Work to complete. Carry on the worked solution to the ball collision problem, picking up right after its last sentence.

Document section.
A ball of mass 10 kg moving with a velocity $$10\sqrt{3}$$ m s$$^{-1}$$ along the $$x$$-axis, hits another ball of mass 20 kg which is at rest. After the collision, the first ball comes to rest while the second ball disintegrates into two equal pieces. One piece starts moving along $$y$$-axis with a speed of 10 m s$$^{-1}$$. The second piece starts moving at an angle of 30° with respect to the $$x$$-axis. The velocity of the ball moving at 30° with $$x$$-axis is $$x$$ m s$$^{-1}$$.The configuration of pieces after the collision is shown in the figure below. The value of $$x$$ to the nearest integer is ________.

A ball of mass $$10 \text{ kg}$$ moving at $$10\sqrt{3} \text{ m/s}$$ along the $$x$$-axis hits a $$20 \text{ kg}$$ ball at rest. After the collision, the first ball stops and the second ball breaks into two equal pieces of $$10 \text{ kg}$$ each.

By conservation of momentum, the total momentum before collision is $$10 \times 10\sqrt{3} = 100\sqrt{3} \text{ kg m/s}$$ along the $$x$$-axis, and zero along the $$y$$-axis.

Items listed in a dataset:

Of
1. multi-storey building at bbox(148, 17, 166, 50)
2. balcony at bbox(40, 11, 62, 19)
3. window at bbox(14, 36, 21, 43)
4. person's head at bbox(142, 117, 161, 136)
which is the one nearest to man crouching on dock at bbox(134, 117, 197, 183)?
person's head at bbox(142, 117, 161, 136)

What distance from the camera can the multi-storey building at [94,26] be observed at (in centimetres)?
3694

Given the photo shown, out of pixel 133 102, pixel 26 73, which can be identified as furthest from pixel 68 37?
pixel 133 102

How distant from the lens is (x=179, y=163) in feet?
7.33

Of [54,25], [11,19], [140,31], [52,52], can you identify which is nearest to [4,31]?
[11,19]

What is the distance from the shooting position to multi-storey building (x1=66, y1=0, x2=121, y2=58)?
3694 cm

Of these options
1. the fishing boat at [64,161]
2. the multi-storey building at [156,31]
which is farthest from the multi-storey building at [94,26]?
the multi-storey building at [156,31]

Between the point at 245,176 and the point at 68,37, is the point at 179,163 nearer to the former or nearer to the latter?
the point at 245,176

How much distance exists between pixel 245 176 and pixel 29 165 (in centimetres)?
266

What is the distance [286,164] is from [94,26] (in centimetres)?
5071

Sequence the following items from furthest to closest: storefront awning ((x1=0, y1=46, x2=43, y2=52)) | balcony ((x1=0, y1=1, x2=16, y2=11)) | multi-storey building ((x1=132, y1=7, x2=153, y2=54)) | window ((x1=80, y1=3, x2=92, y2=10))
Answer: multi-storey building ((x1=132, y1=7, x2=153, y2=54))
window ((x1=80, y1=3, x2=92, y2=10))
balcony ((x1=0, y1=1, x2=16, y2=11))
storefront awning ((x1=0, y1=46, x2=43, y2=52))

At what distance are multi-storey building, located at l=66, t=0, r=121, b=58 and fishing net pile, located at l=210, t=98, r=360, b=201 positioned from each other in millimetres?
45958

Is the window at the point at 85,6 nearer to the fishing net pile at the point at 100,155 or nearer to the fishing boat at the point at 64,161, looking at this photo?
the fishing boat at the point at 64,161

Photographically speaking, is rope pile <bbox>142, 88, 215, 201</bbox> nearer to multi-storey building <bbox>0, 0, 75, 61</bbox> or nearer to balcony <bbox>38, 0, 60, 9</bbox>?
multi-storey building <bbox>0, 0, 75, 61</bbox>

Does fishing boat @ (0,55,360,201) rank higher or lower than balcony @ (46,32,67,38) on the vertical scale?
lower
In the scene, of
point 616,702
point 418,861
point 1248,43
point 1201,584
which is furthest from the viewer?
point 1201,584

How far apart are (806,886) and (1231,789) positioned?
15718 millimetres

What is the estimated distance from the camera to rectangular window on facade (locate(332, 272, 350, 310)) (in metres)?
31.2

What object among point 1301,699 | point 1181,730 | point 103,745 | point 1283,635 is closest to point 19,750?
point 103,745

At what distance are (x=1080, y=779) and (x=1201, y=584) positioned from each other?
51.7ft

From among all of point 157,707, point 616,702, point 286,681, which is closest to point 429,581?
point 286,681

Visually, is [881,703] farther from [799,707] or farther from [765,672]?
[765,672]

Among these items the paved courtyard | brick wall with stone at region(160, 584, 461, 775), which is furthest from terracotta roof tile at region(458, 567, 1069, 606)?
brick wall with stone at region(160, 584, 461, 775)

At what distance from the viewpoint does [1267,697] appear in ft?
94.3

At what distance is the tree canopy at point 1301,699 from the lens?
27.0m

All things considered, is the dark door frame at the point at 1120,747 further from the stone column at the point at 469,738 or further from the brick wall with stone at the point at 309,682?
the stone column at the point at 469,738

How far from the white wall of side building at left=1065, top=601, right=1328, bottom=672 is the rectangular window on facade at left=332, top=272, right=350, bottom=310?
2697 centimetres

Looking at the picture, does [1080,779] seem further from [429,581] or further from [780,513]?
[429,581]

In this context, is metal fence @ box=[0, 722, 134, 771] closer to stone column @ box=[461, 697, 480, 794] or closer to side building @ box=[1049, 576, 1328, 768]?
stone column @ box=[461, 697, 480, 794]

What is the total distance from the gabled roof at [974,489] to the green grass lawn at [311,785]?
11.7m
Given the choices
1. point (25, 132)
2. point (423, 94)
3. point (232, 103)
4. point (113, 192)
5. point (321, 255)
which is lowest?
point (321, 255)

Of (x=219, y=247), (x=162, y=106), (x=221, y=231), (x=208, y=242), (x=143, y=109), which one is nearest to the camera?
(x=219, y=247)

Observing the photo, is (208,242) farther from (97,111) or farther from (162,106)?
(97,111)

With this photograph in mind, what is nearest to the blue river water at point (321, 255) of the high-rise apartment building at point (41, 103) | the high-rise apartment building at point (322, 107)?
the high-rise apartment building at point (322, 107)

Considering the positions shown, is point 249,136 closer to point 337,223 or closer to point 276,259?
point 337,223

Written answer.
One piece moves along the $$y$$-axis at $$10 \text{ m/s}$$, so its momentum is $$10 \times 10 = 100 \text{ kg m/s}$$ along $$y$$ and $$0$$ along $$x$$. Let the second piece move at speed $$v$$ at $$30°$$ with the $$x$$-axis. Its momentum components are $$10v\cos 30°$$ along $$x$$ and $$10v\sin 30°$$ along $$y$$.

Applying conservation of momentum along the $$x$$-axis: $$10v\cos 30° = 100\sqrt{3}$$, so $$10v \times \dfrac{\sqrt{3}}{2} = 100\sqrt{3}$$, giving $$v = 20 \text{ m/s}$$.

We can verify with the $$y$$-component: the first piece has $$+100 \text{ kg m/s}$$ along $$y$$, and the second piece must have $$-100 \text{ kg m/s}$$ along $$y$$ (since total $$y$$-momentum is zero). Indeed, $$10 \times 20 \times \sin 30° = 100$$, and this piece moves at $$30°$$ below the $$x$$-axis, confirming the balance.

The answer is $$\boxed{20}$$.